• **Estratto del documento**:
Gore Vidal, pseudonimo di Eugene Luther Gore Vidal è stato uno scrittore, saggista, sceneggiatore e drammaturgo statunitense.
Autore di romanzi, saggi, opere teatrali, è altresì famoso per aver scritto sceneggiature di film di successo come Improvvisamente l’estate scorsa di Joseph L. Mankiewicz e Ben-Hur di William Wyler.
Nei primi anni cinquanta, usando lo pseudonimo di Edgar Box, scrisse tre romanzi gialli su di un detective immaginario di nome Peter Sergeant.
Figlio di Eugene Vidal e Nina Gore, nasce all’Accademia militare degli Stati Uniti, dove il padre è istruttore aeronautico. Non appena ha inizio la sua carriera letteraria, sceglie come nome il cognome del nonno materno Thomas P. Gore, senatore democratico dello stato dell’Oklahoma.
Cresce a Washington D.C., dove frequenta la St. Albans School. Il nonno materno, il senatore Gore, è cieco, e il nipote, che legge spesso per lui, di tanto in tanto gli fa da guida: ciò gli consente l’accesso – insolito per un bambino – ai corridoi del potere. L’isolazionismo del senatore Gore è uno dei principi ispiratori della filosofia politica di Vidal, che ha sempre criticato con fermezza l’imperialismo americano. Non a caso, oltre a un’innumerevole serie di saggi sull’argomento (molti dei quali pubblicati in Italia da Fazi Editore), ha scritto un ciclo di romanzi che descrive proprio il passaggio degli Stati Uniti da repubblica a impero: le cosiddette Narratives of the empire sono un ciclo di 7 romanzi che abbracciano la storia americana dai primi dell’Ottocento (Burr) alla seconda guerra mondiale (L’Età dell’oro).

Dopo aver frequentato la Phillips Exeter Academy, Gore Vidal si arruola come riservista nell’esercito degli Stati Uniti. È il 1943 e gli Stati Uniti sono in guerra da un paio d’anni. Nello sbarco alleato di Iwo Jima perde la vita Jimmy Trimble, “la mia altra metà”, come lo definisce lo stesso Vidal nel suo libro di memorie Palinsesto, del 1994: “Io ero più grande di lui di una settimana. Avevamo la stessa altezza e lo stesso peso. Lui aveva l’occhio lungo dell’atleta-cacciatore; io quello miope del lettore-scrittore. Io ero biondo con i capelli lisci. Lui era biondo, con i capelli ricci.”[1] Sul suo rapporto con Jimmie, Vidal è tornato di recente in un’intervista rilasciata al quotidiano inglese The Independent. (EN)
Per circa trent’anni ha vissuto in Italia, prima a Roma (in Largo di Torre Argentina) e poi a Ravello in costiera amalfitana. Dopo la morte nel 2005 del compagno di una vita, Howard Austen, ha venduto la villa La Rondinaia a Ravello ed è ritornato stabilmente a Los Angeles.

• **Esercizio breve**:
Elenca tutte le professioni che la prima frase dell'estratto attribuisce a Gore Vidal.

• **Voci**:

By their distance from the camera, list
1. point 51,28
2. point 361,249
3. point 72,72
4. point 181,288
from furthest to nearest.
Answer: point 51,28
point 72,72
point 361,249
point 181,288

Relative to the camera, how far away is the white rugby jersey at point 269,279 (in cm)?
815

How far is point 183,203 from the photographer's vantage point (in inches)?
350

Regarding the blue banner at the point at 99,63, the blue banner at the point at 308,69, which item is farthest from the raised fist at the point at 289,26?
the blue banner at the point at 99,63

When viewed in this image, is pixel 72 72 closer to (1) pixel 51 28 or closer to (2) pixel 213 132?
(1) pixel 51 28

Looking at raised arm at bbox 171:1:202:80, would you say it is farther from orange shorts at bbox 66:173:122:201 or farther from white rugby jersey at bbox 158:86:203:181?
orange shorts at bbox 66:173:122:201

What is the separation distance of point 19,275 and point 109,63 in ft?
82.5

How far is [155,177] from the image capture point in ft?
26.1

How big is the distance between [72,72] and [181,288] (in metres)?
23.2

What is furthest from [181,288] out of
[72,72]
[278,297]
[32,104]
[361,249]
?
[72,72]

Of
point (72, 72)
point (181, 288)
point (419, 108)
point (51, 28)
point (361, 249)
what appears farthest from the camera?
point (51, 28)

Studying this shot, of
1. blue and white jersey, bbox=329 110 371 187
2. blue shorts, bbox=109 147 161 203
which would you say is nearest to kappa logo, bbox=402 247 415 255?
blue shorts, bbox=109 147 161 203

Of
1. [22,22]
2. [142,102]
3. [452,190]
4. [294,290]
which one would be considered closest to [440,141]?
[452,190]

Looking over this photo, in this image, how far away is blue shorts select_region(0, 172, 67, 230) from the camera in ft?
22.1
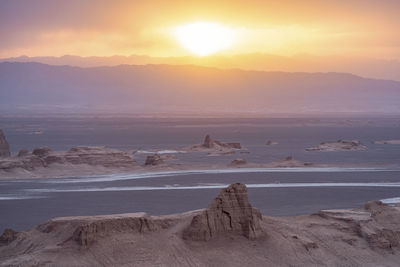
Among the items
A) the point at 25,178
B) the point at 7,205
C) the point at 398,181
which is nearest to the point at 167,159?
the point at 25,178

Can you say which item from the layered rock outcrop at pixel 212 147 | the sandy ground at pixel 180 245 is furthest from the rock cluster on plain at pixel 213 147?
the sandy ground at pixel 180 245

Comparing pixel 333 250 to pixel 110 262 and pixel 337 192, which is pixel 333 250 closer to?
pixel 110 262

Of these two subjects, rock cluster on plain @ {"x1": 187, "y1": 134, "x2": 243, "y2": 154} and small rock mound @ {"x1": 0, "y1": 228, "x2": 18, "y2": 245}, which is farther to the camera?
rock cluster on plain @ {"x1": 187, "y1": 134, "x2": 243, "y2": 154}

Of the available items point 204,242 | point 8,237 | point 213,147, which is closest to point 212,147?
point 213,147

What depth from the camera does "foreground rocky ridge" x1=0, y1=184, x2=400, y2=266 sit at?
77.5ft

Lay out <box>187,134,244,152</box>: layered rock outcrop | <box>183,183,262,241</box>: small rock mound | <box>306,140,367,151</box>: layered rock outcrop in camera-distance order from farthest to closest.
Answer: <box>306,140,367,151</box>: layered rock outcrop
<box>187,134,244,152</box>: layered rock outcrop
<box>183,183,262,241</box>: small rock mound

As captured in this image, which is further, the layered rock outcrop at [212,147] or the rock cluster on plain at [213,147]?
the layered rock outcrop at [212,147]

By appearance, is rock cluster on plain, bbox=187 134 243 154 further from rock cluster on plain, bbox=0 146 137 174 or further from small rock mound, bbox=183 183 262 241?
small rock mound, bbox=183 183 262 241

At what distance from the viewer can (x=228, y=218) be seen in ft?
84.8

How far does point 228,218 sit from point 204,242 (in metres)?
1.30

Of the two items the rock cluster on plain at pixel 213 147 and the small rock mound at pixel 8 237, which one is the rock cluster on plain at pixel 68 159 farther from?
the small rock mound at pixel 8 237

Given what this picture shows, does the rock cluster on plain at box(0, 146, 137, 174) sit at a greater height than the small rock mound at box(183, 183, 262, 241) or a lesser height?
lesser

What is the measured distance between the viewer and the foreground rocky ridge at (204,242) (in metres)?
23.6

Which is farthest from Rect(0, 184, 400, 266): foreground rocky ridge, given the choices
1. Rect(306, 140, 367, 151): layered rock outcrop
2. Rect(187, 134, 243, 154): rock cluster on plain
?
Rect(306, 140, 367, 151): layered rock outcrop
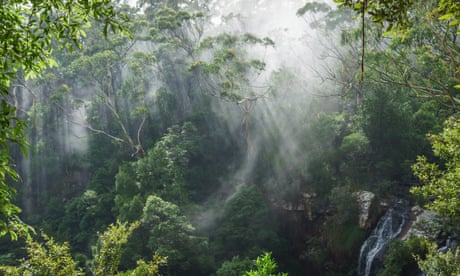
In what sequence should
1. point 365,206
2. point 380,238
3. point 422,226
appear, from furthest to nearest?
point 365,206 → point 380,238 → point 422,226

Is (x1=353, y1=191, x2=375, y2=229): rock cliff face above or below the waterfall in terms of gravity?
above

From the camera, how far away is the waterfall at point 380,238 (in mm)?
12445

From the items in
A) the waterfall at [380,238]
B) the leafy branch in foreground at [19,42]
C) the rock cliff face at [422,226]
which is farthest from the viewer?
the waterfall at [380,238]

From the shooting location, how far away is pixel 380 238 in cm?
1305

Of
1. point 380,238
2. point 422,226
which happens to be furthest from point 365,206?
point 422,226

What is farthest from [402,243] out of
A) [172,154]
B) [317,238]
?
[172,154]

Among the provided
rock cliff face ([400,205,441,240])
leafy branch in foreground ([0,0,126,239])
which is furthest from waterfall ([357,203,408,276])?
leafy branch in foreground ([0,0,126,239])

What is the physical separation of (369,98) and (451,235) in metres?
6.93

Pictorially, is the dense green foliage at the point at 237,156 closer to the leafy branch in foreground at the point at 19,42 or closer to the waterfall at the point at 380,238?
the waterfall at the point at 380,238

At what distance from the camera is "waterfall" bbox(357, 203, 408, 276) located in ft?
40.8

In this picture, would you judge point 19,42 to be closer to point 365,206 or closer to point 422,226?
point 422,226

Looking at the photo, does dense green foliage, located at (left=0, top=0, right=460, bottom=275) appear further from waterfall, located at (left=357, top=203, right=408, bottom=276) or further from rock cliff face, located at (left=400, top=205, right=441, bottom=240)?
rock cliff face, located at (left=400, top=205, right=441, bottom=240)

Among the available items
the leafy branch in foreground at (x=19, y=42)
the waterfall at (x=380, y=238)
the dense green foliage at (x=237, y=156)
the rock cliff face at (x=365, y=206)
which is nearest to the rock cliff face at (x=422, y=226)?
the waterfall at (x=380, y=238)

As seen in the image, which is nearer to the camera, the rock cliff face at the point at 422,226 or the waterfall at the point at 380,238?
the rock cliff face at the point at 422,226
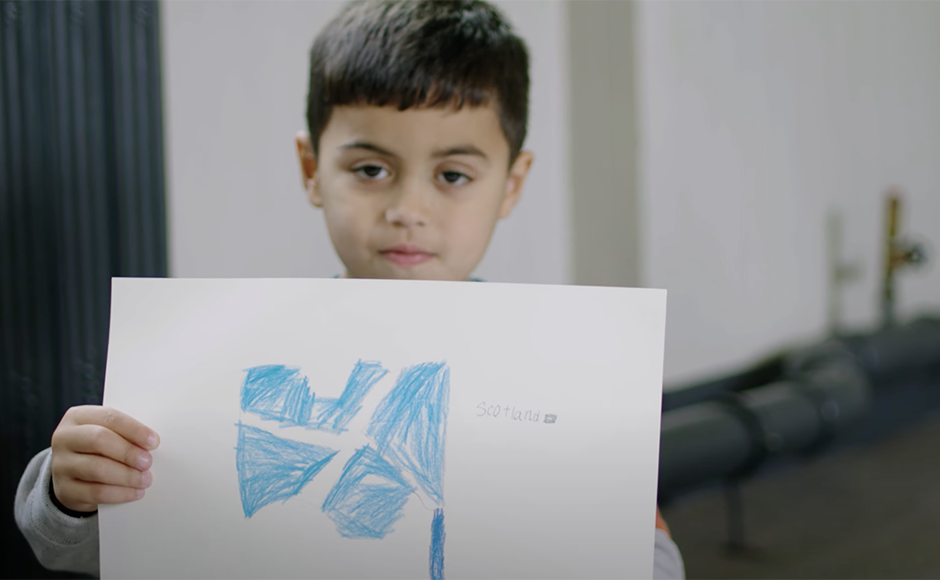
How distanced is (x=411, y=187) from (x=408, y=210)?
0.09 feet

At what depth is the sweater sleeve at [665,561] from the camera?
0.60 metres

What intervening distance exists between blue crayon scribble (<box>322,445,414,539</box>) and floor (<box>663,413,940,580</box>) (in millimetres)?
1128

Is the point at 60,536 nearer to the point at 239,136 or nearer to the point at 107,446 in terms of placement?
the point at 107,446

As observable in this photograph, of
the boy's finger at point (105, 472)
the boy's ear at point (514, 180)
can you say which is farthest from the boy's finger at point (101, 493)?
the boy's ear at point (514, 180)

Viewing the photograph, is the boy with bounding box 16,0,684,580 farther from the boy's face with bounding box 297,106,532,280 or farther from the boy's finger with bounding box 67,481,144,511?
the boy's finger with bounding box 67,481,144,511

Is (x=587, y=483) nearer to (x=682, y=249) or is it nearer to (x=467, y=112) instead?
(x=467, y=112)

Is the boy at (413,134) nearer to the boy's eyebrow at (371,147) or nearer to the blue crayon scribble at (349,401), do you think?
the boy's eyebrow at (371,147)

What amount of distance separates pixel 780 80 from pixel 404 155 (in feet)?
4.54

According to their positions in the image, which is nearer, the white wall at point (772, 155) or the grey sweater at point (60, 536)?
the grey sweater at point (60, 536)

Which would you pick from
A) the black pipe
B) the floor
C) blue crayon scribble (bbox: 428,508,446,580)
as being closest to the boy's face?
blue crayon scribble (bbox: 428,508,446,580)

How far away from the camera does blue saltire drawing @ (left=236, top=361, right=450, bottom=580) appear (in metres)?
0.54

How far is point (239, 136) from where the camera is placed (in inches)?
40.0

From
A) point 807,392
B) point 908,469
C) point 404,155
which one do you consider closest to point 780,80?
point 807,392

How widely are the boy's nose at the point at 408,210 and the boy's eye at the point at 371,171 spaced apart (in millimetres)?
32
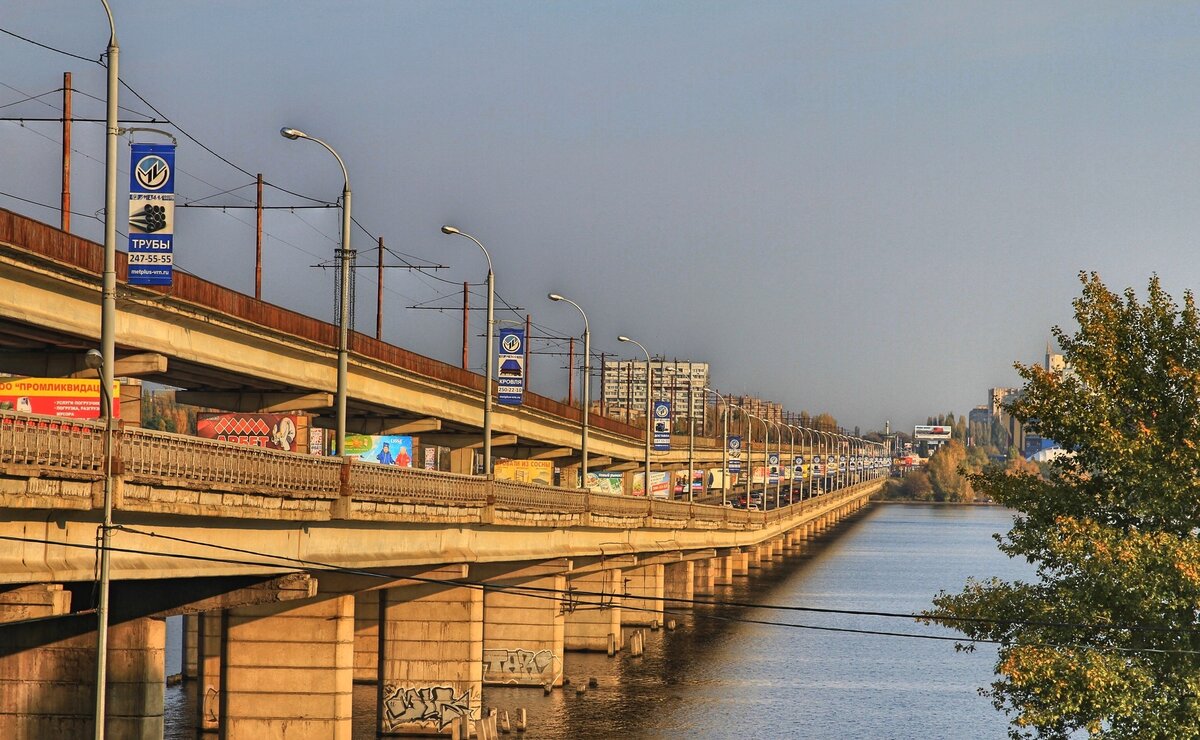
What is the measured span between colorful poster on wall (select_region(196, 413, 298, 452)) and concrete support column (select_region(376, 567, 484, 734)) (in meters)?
7.04

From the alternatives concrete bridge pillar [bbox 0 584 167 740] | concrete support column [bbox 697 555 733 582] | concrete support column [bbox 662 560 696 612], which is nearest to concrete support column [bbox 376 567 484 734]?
concrete bridge pillar [bbox 0 584 167 740]

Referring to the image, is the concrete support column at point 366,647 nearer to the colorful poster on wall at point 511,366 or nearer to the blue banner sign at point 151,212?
the colorful poster on wall at point 511,366

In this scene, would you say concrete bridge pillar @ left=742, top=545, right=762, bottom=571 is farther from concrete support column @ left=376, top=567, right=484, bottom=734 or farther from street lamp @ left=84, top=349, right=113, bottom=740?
street lamp @ left=84, top=349, right=113, bottom=740

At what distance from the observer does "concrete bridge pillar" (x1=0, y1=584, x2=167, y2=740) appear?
36406mm

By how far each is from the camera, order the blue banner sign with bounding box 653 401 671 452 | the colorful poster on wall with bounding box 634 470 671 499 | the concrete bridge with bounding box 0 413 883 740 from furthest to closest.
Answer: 1. the colorful poster on wall with bounding box 634 470 671 499
2. the blue banner sign with bounding box 653 401 671 452
3. the concrete bridge with bounding box 0 413 883 740

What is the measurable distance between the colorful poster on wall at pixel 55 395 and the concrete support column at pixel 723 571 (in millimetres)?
102063

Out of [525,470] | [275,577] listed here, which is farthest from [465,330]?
[275,577]

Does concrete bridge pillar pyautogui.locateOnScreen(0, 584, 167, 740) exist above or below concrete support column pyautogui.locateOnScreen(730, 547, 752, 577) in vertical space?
above

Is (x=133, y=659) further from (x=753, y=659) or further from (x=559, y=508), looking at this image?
(x=753, y=659)

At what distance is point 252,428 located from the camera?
189ft

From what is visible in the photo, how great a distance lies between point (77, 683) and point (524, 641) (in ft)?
119

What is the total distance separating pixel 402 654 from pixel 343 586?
14045 mm

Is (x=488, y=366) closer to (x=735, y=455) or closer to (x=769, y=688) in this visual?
(x=769, y=688)

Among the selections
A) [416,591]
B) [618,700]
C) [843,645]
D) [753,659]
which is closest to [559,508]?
[416,591]
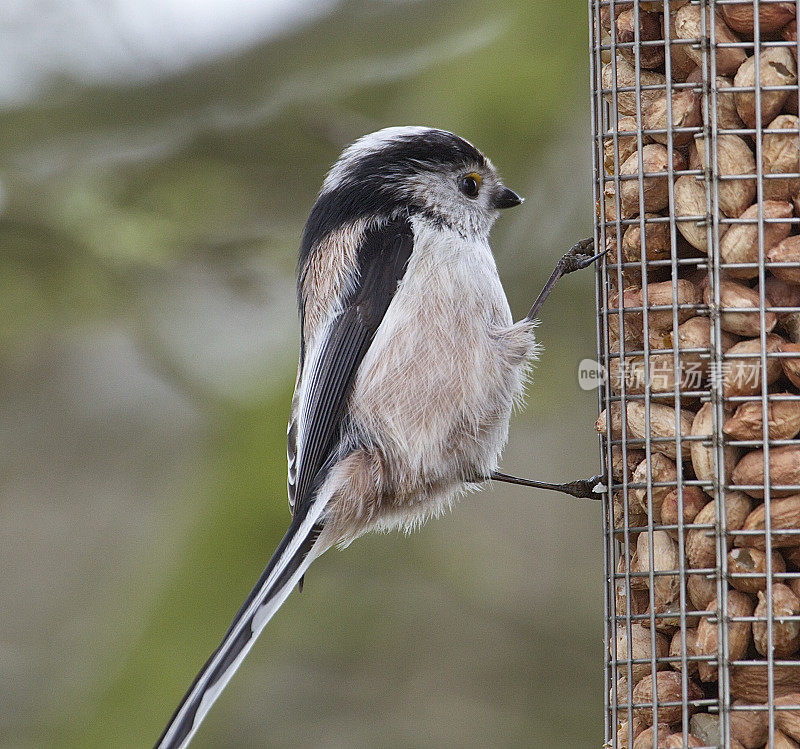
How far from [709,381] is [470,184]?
118 centimetres

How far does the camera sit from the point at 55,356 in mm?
4195

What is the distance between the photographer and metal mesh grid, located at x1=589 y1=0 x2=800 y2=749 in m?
1.93

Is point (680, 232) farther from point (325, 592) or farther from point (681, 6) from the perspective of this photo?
point (325, 592)

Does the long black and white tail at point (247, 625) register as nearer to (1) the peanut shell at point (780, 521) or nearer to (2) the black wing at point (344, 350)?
(2) the black wing at point (344, 350)

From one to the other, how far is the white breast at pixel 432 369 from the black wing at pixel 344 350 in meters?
0.03

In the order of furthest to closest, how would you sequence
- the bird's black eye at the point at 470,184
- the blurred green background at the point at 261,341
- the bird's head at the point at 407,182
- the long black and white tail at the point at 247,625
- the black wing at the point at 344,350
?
the blurred green background at the point at 261,341, the bird's black eye at the point at 470,184, the bird's head at the point at 407,182, the black wing at the point at 344,350, the long black and white tail at the point at 247,625

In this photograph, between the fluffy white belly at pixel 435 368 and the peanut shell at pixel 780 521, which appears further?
the fluffy white belly at pixel 435 368

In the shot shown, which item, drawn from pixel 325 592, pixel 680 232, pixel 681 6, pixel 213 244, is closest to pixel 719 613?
pixel 680 232

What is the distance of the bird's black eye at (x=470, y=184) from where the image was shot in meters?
2.95

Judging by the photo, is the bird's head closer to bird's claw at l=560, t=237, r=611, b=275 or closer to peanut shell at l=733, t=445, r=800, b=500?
bird's claw at l=560, t=237, r=611, b=275

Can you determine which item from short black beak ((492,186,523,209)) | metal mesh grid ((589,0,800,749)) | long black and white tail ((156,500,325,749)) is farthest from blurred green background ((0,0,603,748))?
metal mesh grid ((589,0,800,749))

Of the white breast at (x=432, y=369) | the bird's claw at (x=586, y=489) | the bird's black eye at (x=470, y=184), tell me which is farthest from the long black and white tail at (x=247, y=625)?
the bird's black eye at (x=470, y=184)

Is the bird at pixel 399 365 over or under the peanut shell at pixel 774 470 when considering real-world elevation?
over

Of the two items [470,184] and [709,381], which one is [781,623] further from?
[470,184]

• **Esercizio svolto**:
- scrittore
- saggista
- sceneggiatore
- drammaturgo